One thing that I feel this assignment failed to address, not through any fault of the professor or the assignment but rather due to lack of practical solution, was the water. I failed to get a picture of it, but on the edge of the water where it meets the bank, there was a built up of tan foam. Who knows what was actually in it but it reminded me of another river I know from my stay in Sao Paulo Brazil, where at the end of the river, the process of cleaning the water disturbed the surface so much that the pollutant foam would build up to 4 feet high. Yet again I was reminded of this river when students in class claimed they passed over the LA river without paying any mind or notice to it, but this time I was reminded of how that is exactly not the life in Sao Paulo. Our river, Rio Tiete, runs through the middle of our city and is regarded as Open Sewer, and falling into it was joked, but not altogether disproven, as certain death.

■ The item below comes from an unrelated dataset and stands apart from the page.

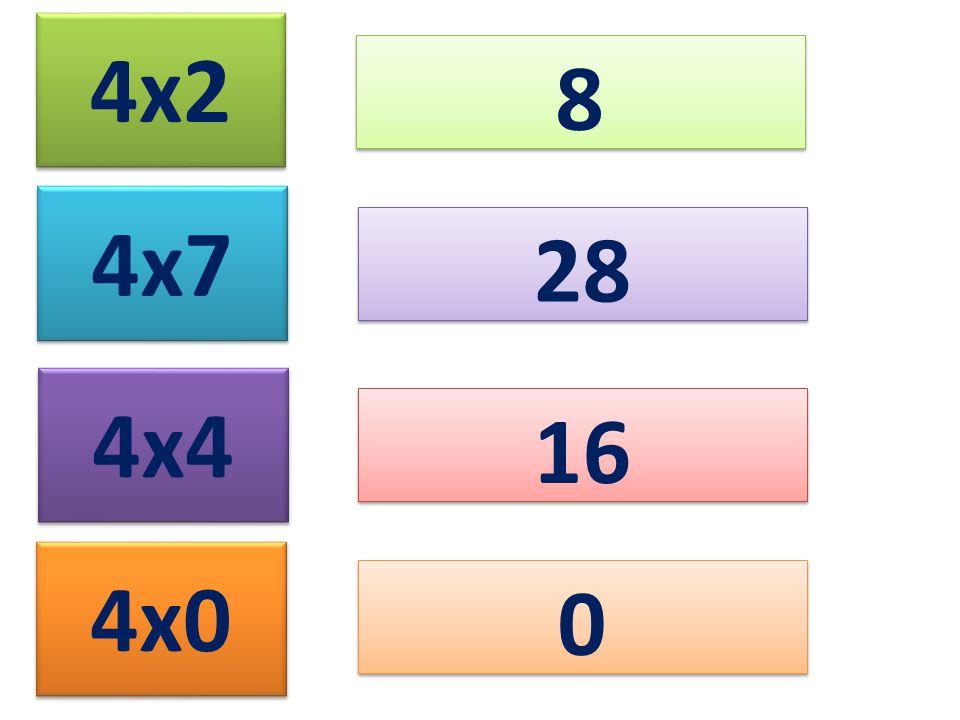 4x2 8 8 4x7 4x4 4x0 28 16 0 0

Image result for rio tietĂȘ sao paulo

This foamy, trash ridden river that everyone can smell from literally a mile away if what I fear will happen to the LA river. And as it stands, there is no reason as to why it won't. Without some TLC, our LA river is ripe to become the flowing trash convener out into the ocean. However is FOLAR, Friends of the LA River, continue to do their work, along with the help of some change in government policy, I believe we can undo the damage done on the river and the environment around it. I believe the key is to prevent the pollutants and trash from even getting to the river in the first place. Americans, not only those in LA, should be made aware of how our country removes it's trash from the public eye. Once the general public is informed, and thus feeling more than a little guilty, then they can begin to accept that change must be had for the sake of not only the planet, but for ourselves as well.